In [1]:
import networkx as nx

DATA_FILENAME = '/home/sami/py-graph/data/lesmis.gml'

print("Loading graph data...")
U = nx.read_gml(DATA_FILENAME, label='id')
G = U.to_directed()

print("Nodes: {}".format(G.number_of_nodes()))
print("Edges: {}".format(G.number_of_edges()))


Loading graph data...
Nodes: 77
Edges: 508

In [2]:
%load_ext Cython
%pylab inline


Populating the interactive namespace from numpy and matplotlib

In [3]:
%%cython
import numpy as np
cimport cython
from shared import fixed_width_print

cdef int UNMAPPED = -1

def linear_deterministic_greedy(int[:,::] edges,
                                float[::] edge_weights,
                                float[::] node_weights,
                                int num_partitions,
                                int[::] partition,
                                int[::] fixed,
                                int debug):
    """
    This algorithm favors a cluster if it has many neighbors of a node, but
    penalizes the cluster if it is close to capacity.
    
    edges: An [:,2] array of edges.
    edge_weights: An [:,2] array of edge weights. Length should match number of edges.
    node_weights: An [:,2] array of node weights. Length should match number of nodes.
    num_partitions: How many partitions we are breaking the graph into.
    partition: The partition from a previous run. Used for restreaming.
    fixed: To denote which nodes in the partition have been locked in place.
    debug: Prints helpful debug information.

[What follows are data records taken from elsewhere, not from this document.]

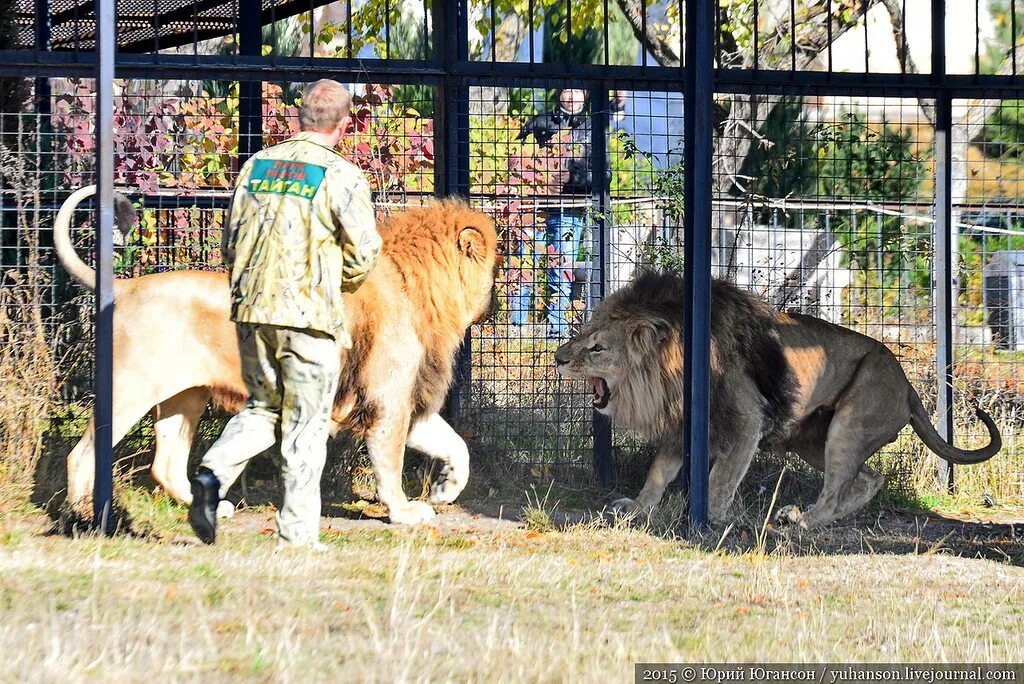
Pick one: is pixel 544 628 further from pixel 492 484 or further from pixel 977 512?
pixel 977 512

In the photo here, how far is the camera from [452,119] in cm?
849

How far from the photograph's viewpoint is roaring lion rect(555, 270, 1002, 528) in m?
7.79

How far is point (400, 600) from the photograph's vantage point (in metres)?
4.73

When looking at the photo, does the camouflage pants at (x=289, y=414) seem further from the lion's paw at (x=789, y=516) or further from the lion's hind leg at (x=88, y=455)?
the lion's paw at (x=789, y=516)

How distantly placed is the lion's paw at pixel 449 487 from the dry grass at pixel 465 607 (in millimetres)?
705

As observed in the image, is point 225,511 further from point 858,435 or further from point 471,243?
point 858,435

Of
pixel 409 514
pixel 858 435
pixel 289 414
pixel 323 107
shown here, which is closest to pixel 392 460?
pixel 409 514

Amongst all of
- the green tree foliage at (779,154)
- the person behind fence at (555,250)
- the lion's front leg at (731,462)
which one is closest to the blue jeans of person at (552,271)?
the person behind fence at (555,250)

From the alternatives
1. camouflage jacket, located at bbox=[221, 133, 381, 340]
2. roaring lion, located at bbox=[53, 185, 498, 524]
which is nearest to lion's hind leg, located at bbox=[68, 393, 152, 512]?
roaring lion, located at bbox=[53, 185, 498, 524]

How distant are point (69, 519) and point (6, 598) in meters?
2.04

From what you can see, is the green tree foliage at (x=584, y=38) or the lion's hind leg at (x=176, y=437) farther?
the green tree foliage at (x=584, y=38)

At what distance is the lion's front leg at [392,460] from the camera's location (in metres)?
7.03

    Returns: A new partition.
    """

    cdef int num_nodes = len(node_weights)

    # The output partition
    if partition is None:
        partition = np.repeat(np.int32(UNMAPPED), num_nodes)
    if fixed is None:
        fixed = np.repeat(np.int32(UNMAPPED), num_nodes)

    cdef float[::] partition_sizes = np.zeros(num_partitions, dtype=np.float32)
         
    cdef float[::] partition_votes = np.zeros(num_partitions, dtype=np.float32)
    
    # Fine to be a little off, to stay integers
    cdef float partition_capacity = sum(node_weights) / num_partitions
    
    cdef int last_left = edges[0,0]
    cdef int i = 0
    cdef int left = 0
    cdef int right = 0
    cdef int arg = 0
    cdef int max_arg = 0
    cdef float max_val = 0
    cdef float val = 0
    cdef int len_edges = len(edges)

    for i in range(len_edges):
        left = edges[i,0]
        right = edges[i,1]

        if last_left != left:
            if fixed[last_left] != UNMAPPED:
                if debug:
                    print("Skipping node {}".format(last_left))
                partition_votes[:] = 0
                partition_sizes[partition[last_left]] += node_weights[last_left]
                last_left = left

            else:
                # We have found a new node so assign last_left to a partition

                # Calculate available space in each partition, multiply that by partition_votes to get max_val
                #max_arg: most likely partition asssignment, ie. the partition with enough space available
                #         and the highest number of edges (relationships to other nodes)
                #max_val: current highest value of votes against remaining capacity
                #partition_votes: the number of right nodes in a partition related to current left node

                if debug:
                    print("Assigning node {}".format(last_left))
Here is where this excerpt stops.